Oh, yeah. From all the know-it-all snots who spear-headed the "new
paradigm" of web-based sales and services that left their companies in ashes
after the dot-com bust. ("It's all about the eyeballs, dude.") They're the
Masters of the Universe, we're just the pitiable little pukes who still
think that value and performance in our purchases still matters, as does a
business model that's not built on sand.

I got Quicken to do anal-retentive accounting and analysis of my checkbook,
make it easy to capture data to put into TurboTax, and running far behind in
third place, to keep an eye on my 401k (at which it is only so-so in
calculating performance but that's okay because I also spreadsheet it daily
and run my own custom calculations). I'd be a loyal Quicken buyer and user
forever - we doddering old farts tend to be that way - even with their
obnoxious 3-year cycle of "upgrade now, your current version drops dead
because we're going to sabotage it again" marketing methods.

As to the other services mentioned in the story, on the rare occasions when
I'm considering refinancing my mortgage, I'm not going to pay for "Mortgages
for Dummies" services. I can check rates and run the numbers myself. I
also can read and understand my medical insurer's EOBs - in fact I've
occasionally found errors generated by their computers.

And it's not just the Geritol generation that doesn't trust the Cloud Cuckoo
Land paradigm of cloud computing. Plenty of Gen-X and Gen-Y types read the
stories about all the breaches and breakdowns of supposedly reliable and
secure data storage. They are not amused, either.

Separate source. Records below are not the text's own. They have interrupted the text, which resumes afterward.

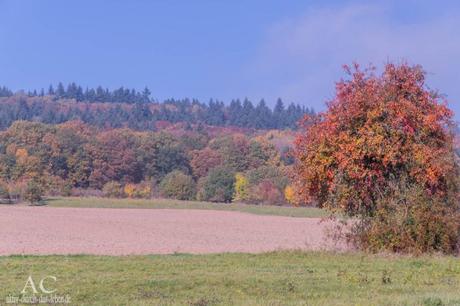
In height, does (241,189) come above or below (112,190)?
above

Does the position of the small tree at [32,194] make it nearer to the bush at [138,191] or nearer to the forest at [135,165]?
the forest at [135,165]

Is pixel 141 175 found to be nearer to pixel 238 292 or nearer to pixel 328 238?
pixel 328 238

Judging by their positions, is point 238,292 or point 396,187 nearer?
point 238,292

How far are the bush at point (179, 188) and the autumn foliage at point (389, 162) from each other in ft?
344

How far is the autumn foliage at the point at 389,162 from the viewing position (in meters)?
22.9

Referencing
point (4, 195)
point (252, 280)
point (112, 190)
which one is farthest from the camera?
point (112, 190)

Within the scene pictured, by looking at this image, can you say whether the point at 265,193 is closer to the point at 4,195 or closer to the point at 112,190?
the point at 112,190

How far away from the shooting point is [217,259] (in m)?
21.5

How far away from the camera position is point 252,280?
15594mm

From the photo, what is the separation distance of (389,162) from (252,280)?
962cm

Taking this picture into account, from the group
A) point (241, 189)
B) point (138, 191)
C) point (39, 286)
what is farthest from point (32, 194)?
point (39, 286)

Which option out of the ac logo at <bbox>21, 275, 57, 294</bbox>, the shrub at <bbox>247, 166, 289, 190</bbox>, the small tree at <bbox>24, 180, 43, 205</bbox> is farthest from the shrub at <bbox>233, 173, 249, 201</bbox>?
the ac logo at <bbox>21, 275, 57, 294</bbox>

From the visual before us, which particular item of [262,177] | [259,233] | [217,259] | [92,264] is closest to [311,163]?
[217,259]

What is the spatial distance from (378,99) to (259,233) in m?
33.8
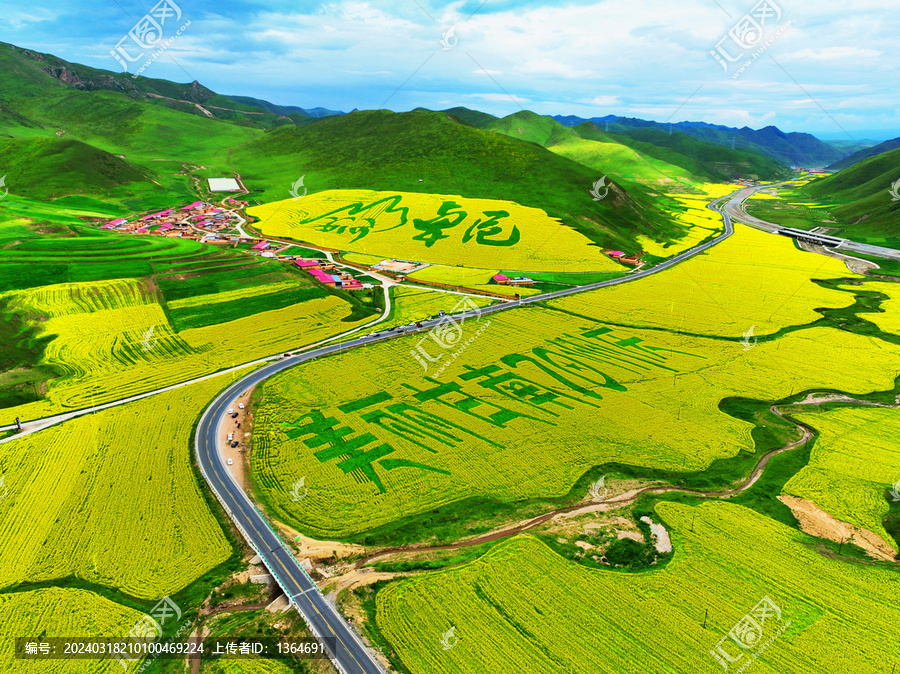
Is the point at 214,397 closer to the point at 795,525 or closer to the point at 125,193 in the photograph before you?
the point at 795,525

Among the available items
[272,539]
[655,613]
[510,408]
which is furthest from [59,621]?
[510,408]

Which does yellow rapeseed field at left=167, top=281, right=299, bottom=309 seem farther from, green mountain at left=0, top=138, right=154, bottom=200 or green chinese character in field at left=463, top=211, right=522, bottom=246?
green mountain at left=0, top=138, right=154, bottom=200

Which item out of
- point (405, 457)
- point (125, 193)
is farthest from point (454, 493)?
point (125, 193)

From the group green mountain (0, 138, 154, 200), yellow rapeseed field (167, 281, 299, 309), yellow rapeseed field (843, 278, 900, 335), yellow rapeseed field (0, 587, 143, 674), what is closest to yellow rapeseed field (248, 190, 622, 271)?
yellow rapeseed field (167, 281, 299, 309)

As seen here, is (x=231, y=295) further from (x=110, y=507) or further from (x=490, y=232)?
(x=490, y=232)

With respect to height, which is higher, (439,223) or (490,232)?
(439,223)
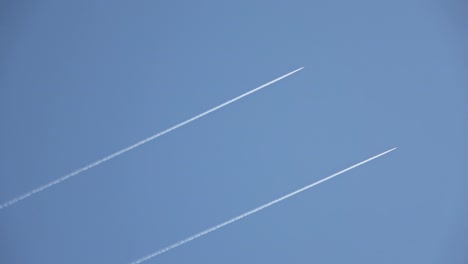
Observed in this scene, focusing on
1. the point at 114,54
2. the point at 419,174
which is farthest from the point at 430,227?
the point at 114,54

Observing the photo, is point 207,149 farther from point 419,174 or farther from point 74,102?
point 419,174

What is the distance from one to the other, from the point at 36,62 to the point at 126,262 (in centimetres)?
77

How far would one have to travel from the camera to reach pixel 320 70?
1692mm

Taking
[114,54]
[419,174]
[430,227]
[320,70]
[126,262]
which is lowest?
[430,227]

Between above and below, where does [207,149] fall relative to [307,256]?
above

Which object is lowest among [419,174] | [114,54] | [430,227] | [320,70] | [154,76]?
[430,227]

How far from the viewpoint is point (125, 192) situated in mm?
1691

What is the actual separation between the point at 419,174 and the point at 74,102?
4.05ft

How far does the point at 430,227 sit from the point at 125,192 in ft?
3.56

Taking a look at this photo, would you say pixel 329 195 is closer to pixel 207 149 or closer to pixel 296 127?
pixel 296 127

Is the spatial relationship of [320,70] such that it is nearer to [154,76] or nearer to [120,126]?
[154,76]

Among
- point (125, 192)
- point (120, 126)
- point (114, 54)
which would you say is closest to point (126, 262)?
point (125, 192)

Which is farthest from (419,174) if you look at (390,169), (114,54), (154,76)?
(114,54)

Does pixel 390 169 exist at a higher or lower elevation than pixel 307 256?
higher
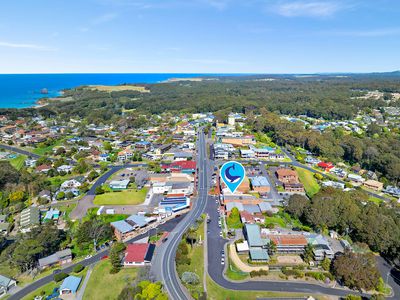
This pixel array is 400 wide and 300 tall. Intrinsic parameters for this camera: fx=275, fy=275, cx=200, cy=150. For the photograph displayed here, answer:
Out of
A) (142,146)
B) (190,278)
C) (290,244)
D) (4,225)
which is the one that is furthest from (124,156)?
(290,244)

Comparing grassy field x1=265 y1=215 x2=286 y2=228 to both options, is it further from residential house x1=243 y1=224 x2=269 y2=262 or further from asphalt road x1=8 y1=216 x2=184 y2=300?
asphalt road x1=8 y1=216 x2=184 y2=300

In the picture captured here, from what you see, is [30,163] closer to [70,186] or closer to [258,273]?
[70,186]

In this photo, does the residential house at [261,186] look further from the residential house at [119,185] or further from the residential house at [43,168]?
the residential house at [43,168]

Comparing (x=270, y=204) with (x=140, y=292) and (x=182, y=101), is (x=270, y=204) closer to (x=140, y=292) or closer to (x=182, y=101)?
(x=140, y=292)

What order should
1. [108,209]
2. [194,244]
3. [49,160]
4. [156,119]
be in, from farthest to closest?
[156,119] → [49,160] → [108,209] → [194,244]

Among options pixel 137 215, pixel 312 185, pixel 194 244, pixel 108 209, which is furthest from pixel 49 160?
pixel 312 185

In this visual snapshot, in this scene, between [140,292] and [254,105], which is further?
[254,105]
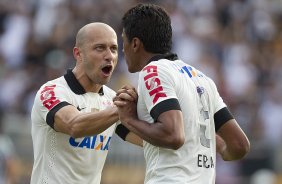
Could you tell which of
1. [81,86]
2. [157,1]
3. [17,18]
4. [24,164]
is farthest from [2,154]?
[157,1]

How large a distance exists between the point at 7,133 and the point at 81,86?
7152 mm

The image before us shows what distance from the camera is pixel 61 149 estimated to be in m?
8.65

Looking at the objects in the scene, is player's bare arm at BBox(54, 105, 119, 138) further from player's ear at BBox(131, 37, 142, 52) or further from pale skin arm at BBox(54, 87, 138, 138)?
player's ear at BBox(131, 37, 142, 52)

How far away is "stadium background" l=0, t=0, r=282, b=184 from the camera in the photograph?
15.5 m

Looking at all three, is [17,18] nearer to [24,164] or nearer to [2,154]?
[24,164]

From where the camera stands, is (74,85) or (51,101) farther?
(74,85)

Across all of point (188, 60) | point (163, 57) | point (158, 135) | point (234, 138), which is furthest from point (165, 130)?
point (188, 60)

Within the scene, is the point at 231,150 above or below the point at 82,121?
below

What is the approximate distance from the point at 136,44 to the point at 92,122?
3.37 feet

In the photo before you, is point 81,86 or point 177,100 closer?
point 177,100

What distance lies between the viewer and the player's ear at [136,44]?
24.0 ft

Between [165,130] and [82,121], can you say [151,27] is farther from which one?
[82,121]

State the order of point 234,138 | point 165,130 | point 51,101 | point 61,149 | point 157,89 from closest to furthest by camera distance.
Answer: point 165,130 → point 157,89 → point 234,138 → point 51,101 → point 61,149

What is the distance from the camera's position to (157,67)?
7070 mm
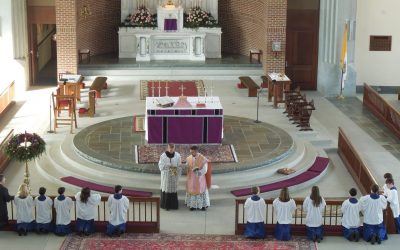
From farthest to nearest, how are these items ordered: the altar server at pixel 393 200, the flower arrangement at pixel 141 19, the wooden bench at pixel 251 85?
the flower arrangement at pixel 141 19 < the wooden bench at pixel 251 85 < the altar server at pixel 393 200

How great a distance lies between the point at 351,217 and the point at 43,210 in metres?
6.16

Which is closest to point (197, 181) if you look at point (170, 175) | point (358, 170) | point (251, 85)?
point (170, 175)

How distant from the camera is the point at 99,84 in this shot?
2808 centimetres

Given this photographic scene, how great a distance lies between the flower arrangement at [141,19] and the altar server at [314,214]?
17195mm

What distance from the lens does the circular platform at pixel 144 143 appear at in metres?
19.8

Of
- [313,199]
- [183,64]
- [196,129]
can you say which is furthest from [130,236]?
[183,64]

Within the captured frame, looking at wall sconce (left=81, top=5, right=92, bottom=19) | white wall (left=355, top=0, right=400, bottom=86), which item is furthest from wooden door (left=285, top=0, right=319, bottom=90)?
wall sconce (left=81, top=5, right=92, bottom=19)

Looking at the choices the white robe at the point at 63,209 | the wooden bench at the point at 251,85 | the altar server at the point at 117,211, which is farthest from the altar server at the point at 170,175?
the wooden bench at the point at 251,85

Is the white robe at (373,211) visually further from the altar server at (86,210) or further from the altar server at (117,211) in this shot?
the altar server at (86,210)

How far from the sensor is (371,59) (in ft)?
102

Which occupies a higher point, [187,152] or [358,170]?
[187,152]

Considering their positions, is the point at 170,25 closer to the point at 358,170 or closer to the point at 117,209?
the point at 358,170

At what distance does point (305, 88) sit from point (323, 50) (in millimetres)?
1656

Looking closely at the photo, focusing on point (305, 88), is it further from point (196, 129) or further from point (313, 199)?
point (313, 199)
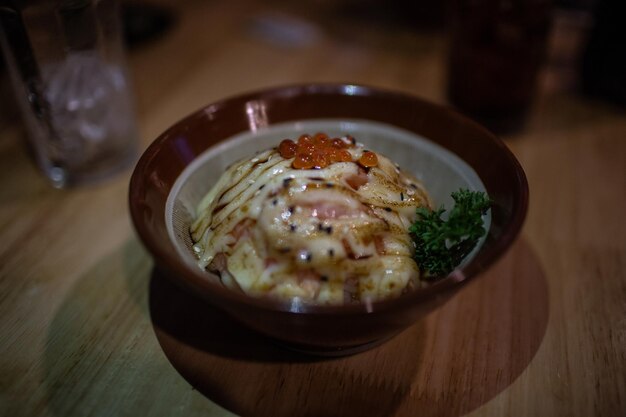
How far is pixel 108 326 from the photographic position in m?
1.20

I'd love to be at the stockholder lawsuit proceedings when this idiot has to
explain that "Well, yes, we did kill off the PC-based Quicken cash cow and
strangle the unit-sales goose that was laying the golden eggs but that's
because we anticipated building a better revenue stream providing Mint's
cloud computing services to a generation that expects everything on the
Internet to be free. We considered the loss of millions of cash sales of
PC-based products to be minor collateral damage when compared to the bigger
picture of building ongoing relationships with customers for a unified array
of Internet-based financial services."

If it sounds like I'm especially PO'd, it's because I am. I got hit with a
one-two punch today. First, the promo Quicken 2010 CD came in the mail
along with the death notice for my Quicken 2007. And now this.